Walking through Kathmandu you pass mountain upon mountain of vibrantly coloured blankets and wraps piled up outside the shops in the popular tourist areas. Snapped up by the suitcase-full, they are known as yak wool shawls in Nepal - and the very softest advertised as '100% Baby Yak Wool'!
Available in such large quantities, sold at the cheapest of prices and coming in the widest range of vibrant colours. Back home, throughout Europe and America, the very same product is sold under the same banner - 'Yak Wool'. How is such mass production of a limited natural fibre possible?
Yak Facts
The Himalayan Yak, a close relative of the cow and buffalo, is found only in the higher altitudes of the Himalayas. Vital to the lives of the people who live there, small family groups have used the domesticated yak for thousands of years as a source of nourishment, transportation, textiles and fuel. Their seasonal nomadic lifestyle is adapted to migrate up and down the mountains following the melting of the snows and unveiling of the rich grazing lands during the warmer weather.
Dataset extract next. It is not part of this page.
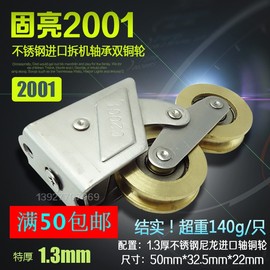 双铜轮2001型滑轮铝合金门窗滑轮老式阳台推拉门滑轮双轮底部滑轮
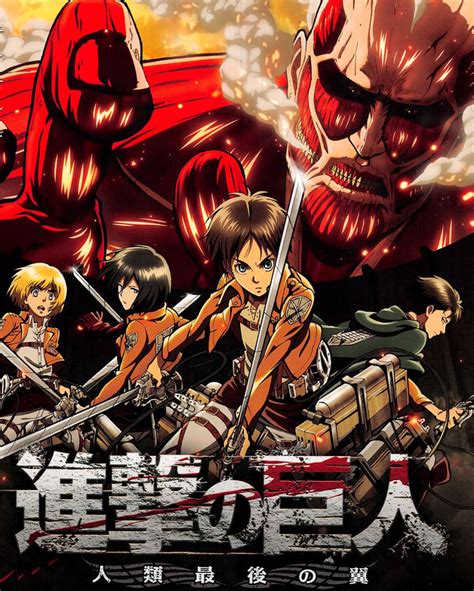 Póster promocional de Shingeki no Kyojin: Requiem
According to the UN's Food and Agriculture Organisation (FAO), Nepal currently has an estimated total of 20,000 domesticated yaks. Each can produce half a kilo of fine hair (Pu) and another half kilo of coarse hair (Chirpa) annually. This natural fibre, with its amazing qualities of water resistance, odour repellence and heat insulation, is clearly limited in supply. The main source of income from the yak herds is cheese. Yak wool isn't mentioned!
A number of scientific studies over the last twenty years report that the Yak population is in serious decline as Yak herders struggle to maintain their traditional lifestyle under the harsh conditions. Increasingly, they are moving to lower altitudes where the Yak hybrids (yaks bred with buffalos) can exist.
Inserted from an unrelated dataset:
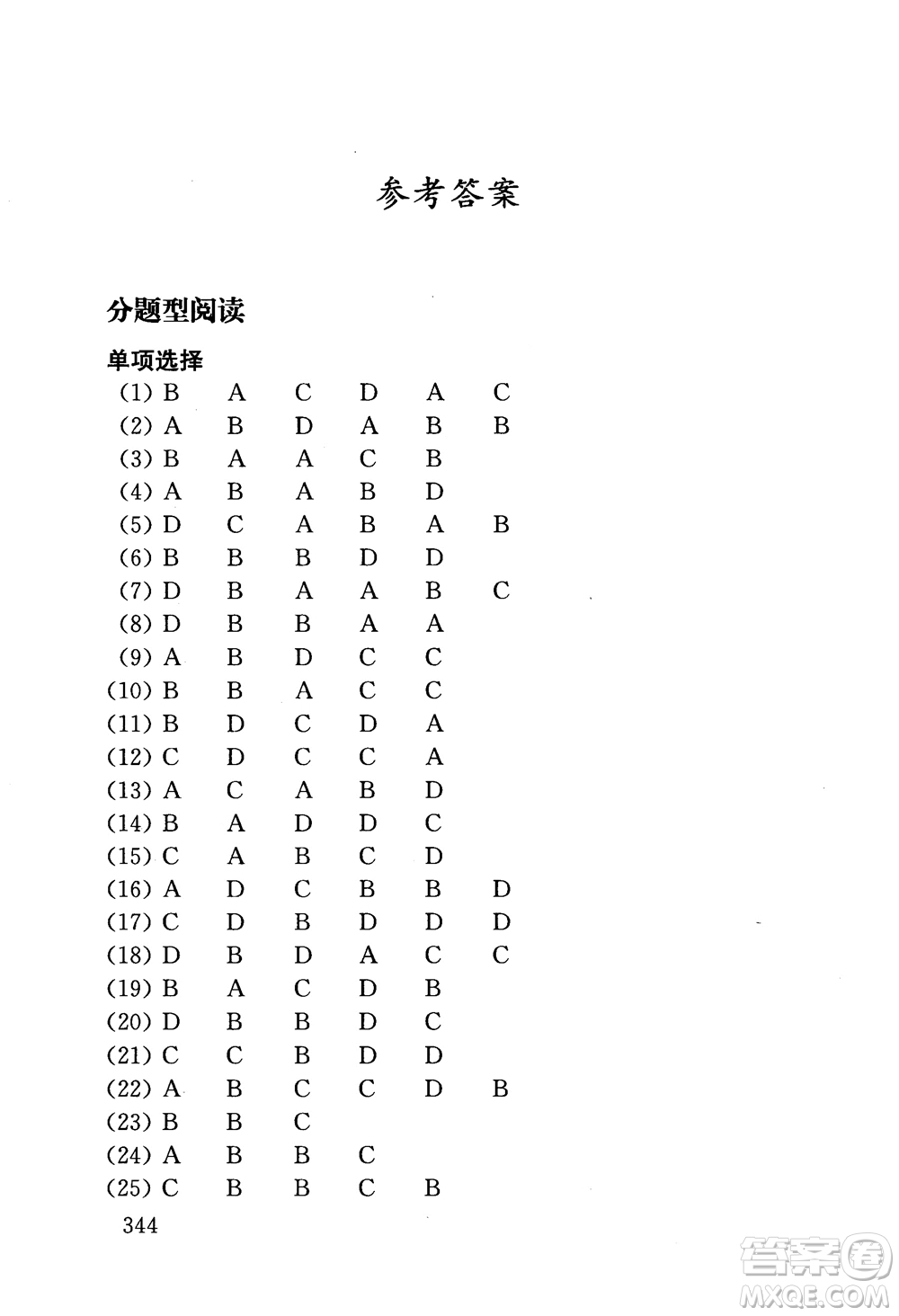 2018年交大金榜初中英語閱讀300篇提高卷參考答案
Yes, it is possible to find genuine yak wool textiles but they come with a hefty price tag that is relative to their scarcity. Factor in natural yak wool fibres' resistance to taking the colour dyes and that the majority of the textiles available are beyond scratchy!
Yakity Yak!
The gorgeous, brightly coloured, widely available soft wraps, including our own, are not produced from yak wool. These are a clever blend of acrylic fibres woven into a cotton framework, sometimes on hand looms, other times in small factories. Once woven, they are brushed with stiff bristles to produce that super soft texture that we wish to believe comes from the under-coat of the yak - the ‘warmer than cashmere’ Holy Grail of the Himalayas.
As for those softest of soft shawls, the ones advertised as ‘Made from Baby Yak Wool’? Be warned – these are 100% acrylic, mass produced in neighbouring China and India and imported by the truck load into Nepal. Another lovely product, but not one Made in Nepal!